◆ Input data
=== Section Start ===
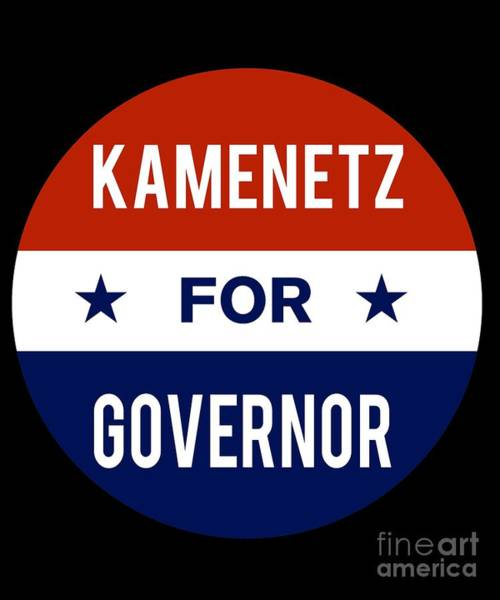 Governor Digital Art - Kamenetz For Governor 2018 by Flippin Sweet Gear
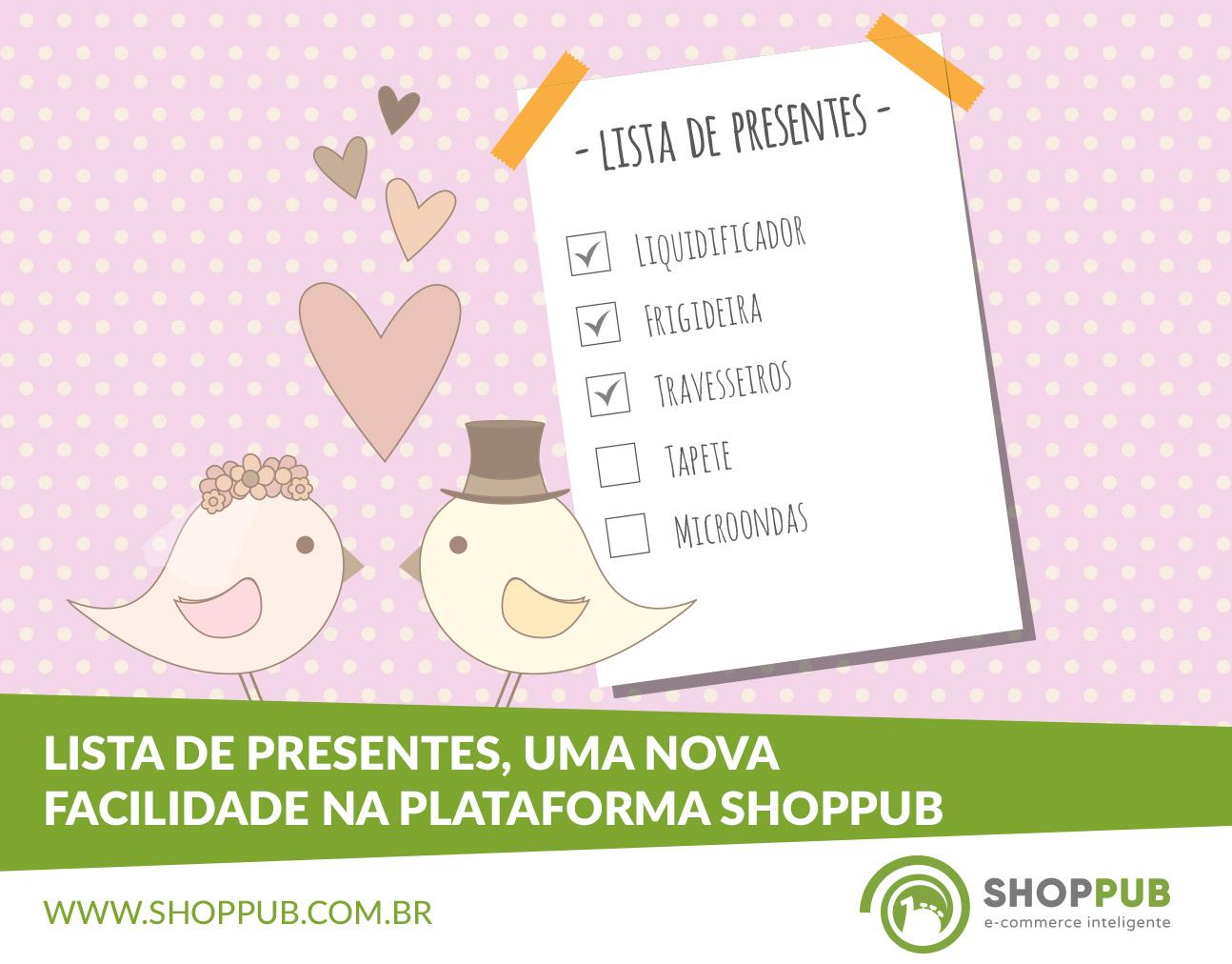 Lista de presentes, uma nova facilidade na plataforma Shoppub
=== Section End ===
=== Section Start ===
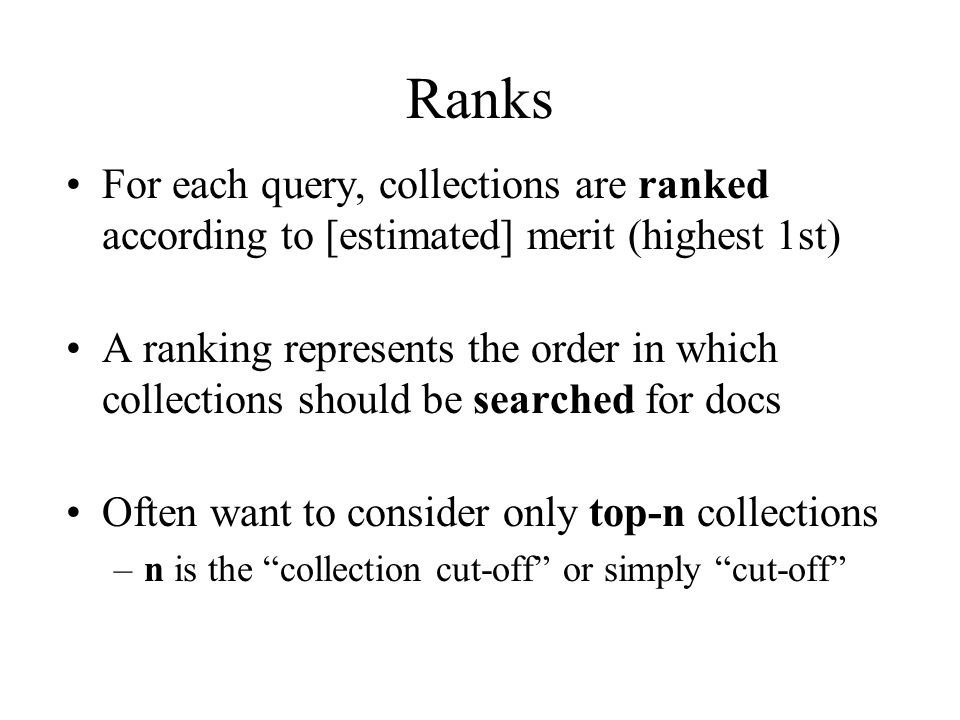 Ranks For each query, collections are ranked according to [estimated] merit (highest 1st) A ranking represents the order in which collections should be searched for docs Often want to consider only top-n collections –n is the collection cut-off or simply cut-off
=== Section End ===
◆ Required work
Look above for the line with "Governor Digital Art", then give again exactly every line from there through the line with "Lista de presentes, uma", skipping the pictures.

◆ Exercise result
 Governor Digital Art - Kamenetz For Governor 2018 by Flippin Sweet Gear
 Lista de presentes, uma nova facilidade na plataforma Shoppub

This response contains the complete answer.